**Problem to work on:**
Rewrite all of the items below, replacing "dark shingle roof" with "gray slate roof" and leaving everything else unchanged.

**Source material:**
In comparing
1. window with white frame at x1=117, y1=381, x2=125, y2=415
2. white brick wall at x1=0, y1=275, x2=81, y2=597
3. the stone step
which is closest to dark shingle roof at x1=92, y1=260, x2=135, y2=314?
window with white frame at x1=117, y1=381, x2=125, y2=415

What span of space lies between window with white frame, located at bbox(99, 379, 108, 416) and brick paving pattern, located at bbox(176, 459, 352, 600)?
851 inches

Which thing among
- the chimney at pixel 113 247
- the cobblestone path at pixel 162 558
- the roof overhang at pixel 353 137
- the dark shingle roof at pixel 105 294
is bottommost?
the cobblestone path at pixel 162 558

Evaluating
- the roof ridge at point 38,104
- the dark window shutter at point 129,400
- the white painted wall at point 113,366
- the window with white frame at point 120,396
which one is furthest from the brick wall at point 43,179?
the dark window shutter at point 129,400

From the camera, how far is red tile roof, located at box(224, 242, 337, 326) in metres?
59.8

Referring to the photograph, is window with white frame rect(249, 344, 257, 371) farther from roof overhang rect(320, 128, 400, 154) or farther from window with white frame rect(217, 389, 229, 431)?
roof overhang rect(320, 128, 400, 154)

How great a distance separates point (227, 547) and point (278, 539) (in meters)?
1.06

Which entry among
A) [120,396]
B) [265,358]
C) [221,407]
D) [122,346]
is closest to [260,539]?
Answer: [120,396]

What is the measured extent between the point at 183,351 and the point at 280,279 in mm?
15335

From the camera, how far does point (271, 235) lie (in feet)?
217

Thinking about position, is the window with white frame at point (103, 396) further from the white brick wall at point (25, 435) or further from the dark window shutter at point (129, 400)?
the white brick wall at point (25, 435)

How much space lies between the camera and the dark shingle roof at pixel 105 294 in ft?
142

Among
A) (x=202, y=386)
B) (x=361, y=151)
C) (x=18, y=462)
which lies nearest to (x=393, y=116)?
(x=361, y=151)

**Response to the exercise:**
In comparing
1. window with white frame at x1=117, y1=381, x2=125, y2=415
2. white brick wall at x1=0, y1=275, x2=81, y2=597
3. the stone step
which is closest to gray slate roof at x1=92, y1=260, x2=135, y2=314?
window with white frame at x1=117, y1=381, x2=125, y2=415

What span of space lies between window with white frame, located at bbox(99, 379, 108, 416) and brick paving pattern, located at bbox(176, 459, 352, 600)?
851 inches

Which thing among
- the chimney at pixel 113 247
- the cobblestone path at pixel 162 558
- the roof overhang at pixel 353 137
- the gray slate roof at pixel 105 294
is bottommost?
the cobblestone path at pixel 162 558

Evaluating
- the roof ridge at point 38,104
- the dark window shutter at point 129,400
- the white painted wall at point 113,366
- the window with white frame at point 120,396
which one is furthest from the brick wall at point 43,179?
the dark window shutter at point 129,400

From the camera, how far is red tile roof, located at box(224, 242, 337, 326) in metres?
59.8

Referring to the photograph, is window with white frame rect(249, 344, 257, 371) farther from roof overhang rect(320, 128, 400, 154) or farther from window with white frame rect(217, 389, 229, 431)?
roof overhang rect(320, 128, 400, 154)

How great a distance separates point (227, 547) and point (278, 539) (in meters)?
1.06

Which entry among
A) [120,396]
B) [265,358]
C) [221,407]
D) [122,346]
is closest to [260,539]?
Answer: [120,396]

What is the measured extent between the point at 183,351 and the point at 280,279 in mm?
15335

From the camera, how far does point (271, 235) lie (in feet)?
217

Thinking about position, is the window with white frame at point (103, 396) further from the white brick wall at point (25, 435) or further from the dark window shutter at point (129, 400)?
the white brick wall at point (25, 435)

How much space lies between the camera and the gray slate roof at pixel 105 294 in ft?
142

Among
A) (x=202, y=386)
B) (x=361, y=151)
C) (x=18, y=462)
which lies nearest to (x=393, y=116)?
(x=361, y=151)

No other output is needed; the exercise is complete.